The old feelings that were supposed to be under control resurfaced. It was always this way. Just when I was able to think that maybe things would go back to a form of normal, something like this would happen to make it all reappear, as if the year had not elapsed and the wound was as deep as it was at first.
“Hello.” I recognized the answering voice immediately. We had become what was close to friends in the past twelve months, as odd as that seemed. “No, Detective, I wasn’t asleep… oh, I see… yes, I know you said that last time… no I’ll come alone… she has trouble sleeping you see and the doctor gave her some medication… there’s no need for that. I’ll take a cab…Yes, thank you… i hope it’s another false alarm as well.”
My analytical mind took over. I put on a jacket, collected my keys, put the phone in my pocket, took the last sip of my drink. I paused at the bedroom door, debating whether to leave a note on my wife’s dresser, then walked past it, afraid of waking her.
The doorman called a cab for me. He had the same look in his eyes as all the rest of them— my co workers, friends, acquaintances, even the girl who groomed the dog. None of them made eye contact anymore, just looked away quickly. They acted as if it was an effort to talk to me. My mother said it was because people didn’t know what to say. The only one who did know was the detective, but I suppose it was his job.
He met me at the door. He was pacing and smoking a cigarette. He put it out when he saw me and we shook hands. There were circles under his eyes. He had aged in the year since we had met, He apologized for dragging me down here but I shook my head, attempting a smile that didn’t quite reach my lips. He opened the door with some kind of card key, and I was ushered into a waiting area, the same as last time.

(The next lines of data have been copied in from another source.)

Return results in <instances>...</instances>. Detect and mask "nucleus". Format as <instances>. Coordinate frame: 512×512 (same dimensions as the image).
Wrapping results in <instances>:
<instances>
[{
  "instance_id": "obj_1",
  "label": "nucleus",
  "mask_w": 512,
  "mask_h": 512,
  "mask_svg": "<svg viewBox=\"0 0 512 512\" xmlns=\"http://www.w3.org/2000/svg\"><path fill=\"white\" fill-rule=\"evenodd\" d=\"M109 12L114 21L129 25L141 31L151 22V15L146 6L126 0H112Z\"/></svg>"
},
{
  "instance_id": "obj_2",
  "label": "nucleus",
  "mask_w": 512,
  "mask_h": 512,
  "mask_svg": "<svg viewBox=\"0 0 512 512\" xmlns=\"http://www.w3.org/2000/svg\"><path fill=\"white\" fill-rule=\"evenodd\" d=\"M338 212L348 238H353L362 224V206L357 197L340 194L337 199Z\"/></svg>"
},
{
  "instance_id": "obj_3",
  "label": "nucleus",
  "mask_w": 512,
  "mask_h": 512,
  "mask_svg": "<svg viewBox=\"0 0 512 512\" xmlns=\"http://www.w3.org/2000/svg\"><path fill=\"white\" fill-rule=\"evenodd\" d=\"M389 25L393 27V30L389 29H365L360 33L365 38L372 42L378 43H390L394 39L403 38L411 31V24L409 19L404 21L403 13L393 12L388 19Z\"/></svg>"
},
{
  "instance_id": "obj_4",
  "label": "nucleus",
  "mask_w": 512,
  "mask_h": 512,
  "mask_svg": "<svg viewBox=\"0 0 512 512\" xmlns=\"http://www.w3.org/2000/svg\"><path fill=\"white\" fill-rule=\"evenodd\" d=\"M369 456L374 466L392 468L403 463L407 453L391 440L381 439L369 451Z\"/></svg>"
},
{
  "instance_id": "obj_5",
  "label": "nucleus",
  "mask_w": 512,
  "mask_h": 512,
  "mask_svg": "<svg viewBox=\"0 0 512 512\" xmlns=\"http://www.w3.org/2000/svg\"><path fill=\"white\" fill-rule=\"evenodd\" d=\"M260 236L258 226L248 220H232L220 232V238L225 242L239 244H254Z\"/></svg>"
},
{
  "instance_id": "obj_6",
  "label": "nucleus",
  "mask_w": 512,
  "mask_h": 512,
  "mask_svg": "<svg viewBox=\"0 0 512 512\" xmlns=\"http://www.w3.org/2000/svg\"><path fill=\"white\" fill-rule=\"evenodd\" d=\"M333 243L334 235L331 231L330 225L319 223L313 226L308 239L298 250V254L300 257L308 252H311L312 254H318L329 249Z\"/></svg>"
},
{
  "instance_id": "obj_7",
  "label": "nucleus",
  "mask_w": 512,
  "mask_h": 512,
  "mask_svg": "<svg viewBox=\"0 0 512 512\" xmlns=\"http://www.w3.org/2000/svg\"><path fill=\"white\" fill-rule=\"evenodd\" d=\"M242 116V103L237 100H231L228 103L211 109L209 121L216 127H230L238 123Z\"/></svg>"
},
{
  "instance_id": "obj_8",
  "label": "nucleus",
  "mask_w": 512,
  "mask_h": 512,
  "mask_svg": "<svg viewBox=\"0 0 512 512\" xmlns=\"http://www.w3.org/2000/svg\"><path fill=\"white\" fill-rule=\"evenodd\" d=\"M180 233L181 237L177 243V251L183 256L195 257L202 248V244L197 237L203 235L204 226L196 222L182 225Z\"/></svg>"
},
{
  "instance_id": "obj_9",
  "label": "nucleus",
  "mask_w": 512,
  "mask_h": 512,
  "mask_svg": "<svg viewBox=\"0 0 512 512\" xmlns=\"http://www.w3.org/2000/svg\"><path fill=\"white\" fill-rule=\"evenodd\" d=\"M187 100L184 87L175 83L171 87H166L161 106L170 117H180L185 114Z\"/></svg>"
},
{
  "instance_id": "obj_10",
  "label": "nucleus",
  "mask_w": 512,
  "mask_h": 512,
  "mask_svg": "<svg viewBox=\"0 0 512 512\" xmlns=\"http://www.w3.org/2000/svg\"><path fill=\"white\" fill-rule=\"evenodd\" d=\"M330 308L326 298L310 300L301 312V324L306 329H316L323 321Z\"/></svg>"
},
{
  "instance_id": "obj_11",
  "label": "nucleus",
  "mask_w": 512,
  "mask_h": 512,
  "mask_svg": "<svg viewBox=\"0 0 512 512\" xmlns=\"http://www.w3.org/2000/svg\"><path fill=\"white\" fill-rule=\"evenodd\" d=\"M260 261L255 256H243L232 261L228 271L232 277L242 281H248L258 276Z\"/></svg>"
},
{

Only when I was alone did I let myself feel the gravity of what I was doing. It started with a tightness in my throat that traveled to my stomach and then deep down in the recesses of my abdomen. My forehead felt moist but my hands were cold, the tips like icicles. What had brought me to this? To sitting in the waiting room of a morgue? Unbidden, her face was there, the last time I had seen it, dressed for school on that ordinary morning that turned out to be anything but ordinary. She was there, and then she wasn’t. Vanished two blocks from home, and only ten years old. Ten. It wasn’t enough life for her to live, but perhaps it was all I had of her.
The detective’s hand was on my shoulder. Please let it not be her, or please let it be her to stop the torture. The trembling started when I got to my feet and he had to help to steady me as he opened the door.